The boar out of the wood doth waste it, and the wild beast of the field doth devour it.

People to be feared

By this homely but expressive figure, the text sets forth the bad influences which in olden time broke in upon God’s heritage, as with swine’s foot trampling, and as with swine’s snout uprooting the vineyards of prosperity. What was true then is true now. There have been enough trees of righteousness planted to overshadow the whole earth, had it not been for the axemen who hewed them down.

I. I propose to point out to you those whom I consider to be the uprooting and devouring classes of society.

1. First, the public criminals. What is the fire that burns your store down compared with the conflagration which consumes your morals? What is the theft of the gold and silver from your money safe compared with the theft of your children’s virtue?

2. Again: in this class of uprooting and devouring population are untrustworthy officials (Ecclesiastes 10:16). It is a great calamity to a city when bad men get into public authority. Too great leniency to criminals is too great severity to society.

3. Again: among the uprooting and devouring classes in our midst, are the idle. When the French nobleman was asked why he kept busy when he had so large a property, he said: “I keep on engraving so I may not hang myself.” I do not care who the man is, you cannot afford to be idle. It is from the idle classes that the criminal classes are made up. Character, like water, gets putrid if it stands still too long.

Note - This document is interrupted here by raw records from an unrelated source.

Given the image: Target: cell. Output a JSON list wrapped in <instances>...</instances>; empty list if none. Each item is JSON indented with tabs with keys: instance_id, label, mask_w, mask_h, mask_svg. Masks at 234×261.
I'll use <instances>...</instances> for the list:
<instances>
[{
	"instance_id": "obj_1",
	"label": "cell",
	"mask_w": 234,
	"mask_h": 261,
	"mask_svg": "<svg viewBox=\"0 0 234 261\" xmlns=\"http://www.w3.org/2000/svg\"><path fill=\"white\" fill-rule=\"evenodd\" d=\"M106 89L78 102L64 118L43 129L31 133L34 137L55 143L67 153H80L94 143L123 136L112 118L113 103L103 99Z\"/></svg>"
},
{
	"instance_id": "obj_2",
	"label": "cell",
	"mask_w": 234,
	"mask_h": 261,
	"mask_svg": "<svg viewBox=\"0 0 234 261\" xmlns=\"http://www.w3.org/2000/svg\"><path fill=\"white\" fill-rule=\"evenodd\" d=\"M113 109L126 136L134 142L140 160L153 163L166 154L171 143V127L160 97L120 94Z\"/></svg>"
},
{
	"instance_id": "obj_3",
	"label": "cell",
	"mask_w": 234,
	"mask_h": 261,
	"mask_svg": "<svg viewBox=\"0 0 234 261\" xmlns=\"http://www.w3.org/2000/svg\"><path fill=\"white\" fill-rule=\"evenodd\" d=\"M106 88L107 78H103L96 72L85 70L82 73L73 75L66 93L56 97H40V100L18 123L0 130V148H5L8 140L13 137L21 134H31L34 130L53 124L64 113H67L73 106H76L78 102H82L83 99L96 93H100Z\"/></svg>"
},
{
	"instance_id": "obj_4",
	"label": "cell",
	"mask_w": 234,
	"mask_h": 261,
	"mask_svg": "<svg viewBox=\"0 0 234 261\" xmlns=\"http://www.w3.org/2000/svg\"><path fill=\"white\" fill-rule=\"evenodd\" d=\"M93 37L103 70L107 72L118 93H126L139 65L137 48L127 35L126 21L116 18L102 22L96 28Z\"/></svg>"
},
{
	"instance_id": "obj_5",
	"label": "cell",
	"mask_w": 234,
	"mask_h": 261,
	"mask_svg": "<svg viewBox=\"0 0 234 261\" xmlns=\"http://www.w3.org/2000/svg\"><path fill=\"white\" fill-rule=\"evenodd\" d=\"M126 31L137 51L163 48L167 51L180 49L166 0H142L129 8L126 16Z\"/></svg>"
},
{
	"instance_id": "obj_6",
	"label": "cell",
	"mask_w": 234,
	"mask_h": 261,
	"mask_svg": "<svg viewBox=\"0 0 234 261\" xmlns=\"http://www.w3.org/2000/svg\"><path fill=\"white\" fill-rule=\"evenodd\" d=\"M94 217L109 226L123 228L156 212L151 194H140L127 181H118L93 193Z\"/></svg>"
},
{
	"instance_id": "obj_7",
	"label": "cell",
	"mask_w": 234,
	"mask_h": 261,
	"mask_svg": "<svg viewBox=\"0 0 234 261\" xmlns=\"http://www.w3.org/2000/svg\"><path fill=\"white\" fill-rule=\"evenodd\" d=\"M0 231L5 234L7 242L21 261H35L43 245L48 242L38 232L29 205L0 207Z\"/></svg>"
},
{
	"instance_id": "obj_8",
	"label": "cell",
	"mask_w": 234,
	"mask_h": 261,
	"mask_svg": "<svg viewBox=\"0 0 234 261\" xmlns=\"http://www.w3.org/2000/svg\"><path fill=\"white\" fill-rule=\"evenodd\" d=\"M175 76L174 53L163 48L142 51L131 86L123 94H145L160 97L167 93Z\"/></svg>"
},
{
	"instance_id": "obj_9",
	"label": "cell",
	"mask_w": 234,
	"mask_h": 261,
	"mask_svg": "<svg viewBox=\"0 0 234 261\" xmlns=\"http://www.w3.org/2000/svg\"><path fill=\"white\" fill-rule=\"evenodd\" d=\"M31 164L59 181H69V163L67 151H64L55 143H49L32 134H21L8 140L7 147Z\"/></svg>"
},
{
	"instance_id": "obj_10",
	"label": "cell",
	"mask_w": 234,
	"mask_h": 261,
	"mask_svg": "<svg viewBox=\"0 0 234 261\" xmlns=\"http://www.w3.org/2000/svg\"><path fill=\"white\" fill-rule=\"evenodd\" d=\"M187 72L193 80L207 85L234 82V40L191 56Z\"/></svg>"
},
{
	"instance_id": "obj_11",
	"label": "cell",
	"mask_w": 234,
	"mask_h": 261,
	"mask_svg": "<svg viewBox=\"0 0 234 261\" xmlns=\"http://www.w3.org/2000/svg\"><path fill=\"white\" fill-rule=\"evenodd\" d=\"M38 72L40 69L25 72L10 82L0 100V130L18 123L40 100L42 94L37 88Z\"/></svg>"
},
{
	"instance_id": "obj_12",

4. Again: among the uprooting classes I place the oppressed poor. While there is no excuse for criminality, even in oppression, I state it as a simple fact that much of the scoundrelism of the community is consequent upon ill-treatment. There are many men and women battered and bruised, and stung until the hour of despair has come, and they stand with the ferocity of a wild beast, which, pursued until it can run no longer, turns round, foaming and bleeding, to fight the hounds. I want you to know who are the uprooting classes of society.

II. Because I want you to be more discriminating in your charities. Because I want your hearts open with generosity, and your hands open with charity. Because I want you to be made the sworn friends of all city evangelization, and all newsboys’ lodging houses, and all Howard missions, and Children’s Aid Societies. But more than that, I have preached the sermon because I thought in the contrast you would see how very kindly God had dealt with you, and I thought that you would go to-day to your comfortable homes, and sit at your well-filled tables, and look at the round faces of your children, and that then you would burst into tears at the review of God’s goodness to you, and that you would go to your room and lock the door; and kneel down, and say: “O Lord, I have been an ingrate; make me Thy child.” (T. De Witt Talmage.)

Ecclesiastical ruins

Whatever may have been the period when this psalm was written, it is a remarkable fact that it has been suitable for every age, from the days of the Judges until now, and been found expressive of the prayer and outlook of the people of the Lord. Failure has ever attended the ecclesiastical systems of earth. The theocracy which Joshua left was soon in ruins. The magnificent and well-ordered temple ritual organized by David and established by Solomon did not continue in its glory for one generation. Again and again it was restored by reforms, but grew worse and worse till the Lord Christ came. Then followed the Christian Church; but as that slowly rose into power it became a degenerate vine, and Catholicism grew to be such a curse that one-third of the Christian world rose in open protest, and the revolt of another third was stifled with blood. Then came the Reformed Churches. For a while they flourish, but full soon when the Master looks for fruit they bring forth wild grapes. The holiest souls in each to-day are crying, as they have through all the ages, “The forest boar rends it, and the wild beast feeds upon it.” This continued failure is solemn and instructive. As yet every religious system has sooner or later degenerated. Its fence has been broken down and wayfarers have mocked. Man was not made for ecclesiastical organization, but ecclesiastical organization for man. The work of the Holy Spirit of God is upon separate souls, and sometimes ecclesiastical failure drives the soul into closer communion with the true God. Grand spirits, like Asaph, are developed amidst Church disorder. Let the psalmists and the prophets, let the heroes of successive reformations, Columba and Patrick, Wickliffle and Luther, Wesley and Whitfield bear testimony to this. (J. H. Cooke.)